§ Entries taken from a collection
■ ■ ■ ■ ■
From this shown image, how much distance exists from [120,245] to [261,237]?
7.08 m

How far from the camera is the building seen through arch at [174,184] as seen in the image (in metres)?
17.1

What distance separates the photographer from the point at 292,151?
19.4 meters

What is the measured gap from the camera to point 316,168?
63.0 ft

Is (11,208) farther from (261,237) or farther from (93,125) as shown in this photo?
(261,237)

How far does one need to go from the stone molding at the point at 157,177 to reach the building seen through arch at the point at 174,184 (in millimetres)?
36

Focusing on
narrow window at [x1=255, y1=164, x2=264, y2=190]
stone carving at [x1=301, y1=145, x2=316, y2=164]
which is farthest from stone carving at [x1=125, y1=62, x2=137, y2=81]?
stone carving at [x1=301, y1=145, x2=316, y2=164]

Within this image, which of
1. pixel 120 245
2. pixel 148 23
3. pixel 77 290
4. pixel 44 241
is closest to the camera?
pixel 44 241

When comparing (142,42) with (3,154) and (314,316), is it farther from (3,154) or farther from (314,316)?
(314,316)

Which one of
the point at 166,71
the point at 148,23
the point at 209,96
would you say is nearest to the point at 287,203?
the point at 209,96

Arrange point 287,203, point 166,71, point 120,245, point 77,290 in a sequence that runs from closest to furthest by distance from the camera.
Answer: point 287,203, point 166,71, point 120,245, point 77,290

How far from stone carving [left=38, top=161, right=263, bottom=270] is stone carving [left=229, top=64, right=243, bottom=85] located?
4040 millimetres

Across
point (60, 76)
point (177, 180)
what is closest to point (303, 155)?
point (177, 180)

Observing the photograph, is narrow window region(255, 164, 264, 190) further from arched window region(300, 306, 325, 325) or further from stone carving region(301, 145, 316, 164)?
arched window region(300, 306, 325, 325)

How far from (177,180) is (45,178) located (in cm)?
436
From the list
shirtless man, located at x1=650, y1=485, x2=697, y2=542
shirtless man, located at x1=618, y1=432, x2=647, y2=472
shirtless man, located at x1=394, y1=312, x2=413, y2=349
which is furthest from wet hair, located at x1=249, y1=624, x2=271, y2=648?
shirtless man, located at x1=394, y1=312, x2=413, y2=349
■ ■ ■ ■ ■
§ Challenge
Reproduce the material verbatim, line by line.

§ Finished answer
From this shown image, how much distance exists from [120,245] to [261,237]?
7.08 m

How far from the camera is the building seen through arch at [174,184] as seen in the image (in metres)?
17.1

What distance separates the photographer from the point at 292,151?
19.4 meters

What is the measured gap from the camera to point 316,168?
63.0 ft

Is (11,208) farther from (261,237) or farther from (93,125) as shown in this photo?
(261,237)

How far does one need to go from the stone molding at the point at 157,177 to reach the building seen through arch at the point at 174,184 (in millimetres)?
36

Focusing on
narrow window at [x1=255, y1=164, x2=264, y2=190]
stone carving at [x1=301, y1=145, x2=316, y2=164]
which is farthest from stone carving at [x1=125, y1=62, x2=137, y2=81]?
stone carving at [x1=301, y1=145, x2=316, y2=164]

Within this image, which of
1. pixel 120 245
2. pixel 148 23
3. pixel 77 290
4. pixel 44 241
is closest to the camera?
pixel 44 241

When comparing (142,42) with (3,154) and (314,316), is it farther from (3,154) or farther from (314,316)?
(314,316)

Which one of
the point at 166,71
the point at 148,23
the point at 209,96
would you say is nearest to the point at 287,203?
the point at 209,96

Arrange point 287,203, point 166,71, point 120,245, point 77,290 in a sequence that runs from closest to furthest by distance from the camera.
Answer: point 287,203, point 166,71, point 120,245, point 77,290

How far from stone carving [left=38, top=161, right=263, bottom=270] is stone carving [left=229, top=64, right=243, bottom=85] located?
4040 millimetres

Across
point (60, 76)
point (177, 180)
what is closest to point (303, 155)?
point (177, 180)

Observing the photograph, is narrow window region(255, 164, 264, 190) further from arched window region(300, 306, 325, 325) or further from stone carving region(301, 145, 316, 164)?
arched window region(300, 306, 325, 325)

How far from (177,180) is (45,178) located (in cm)?
436
From the list
shirtless man, located at x1=650, y1=485, x2=697, y2=542
shirtless man, located at x1=618, y1=432, x2=647, y2=472
shirtless man, located at x1=394, y1=312, x2=413, y2=349
which is furthest from wet hair, located at x1=249, y1=624, x2=271, y2=648?
shirtless man, located at x1=394, y1=312, x2=413, y2=349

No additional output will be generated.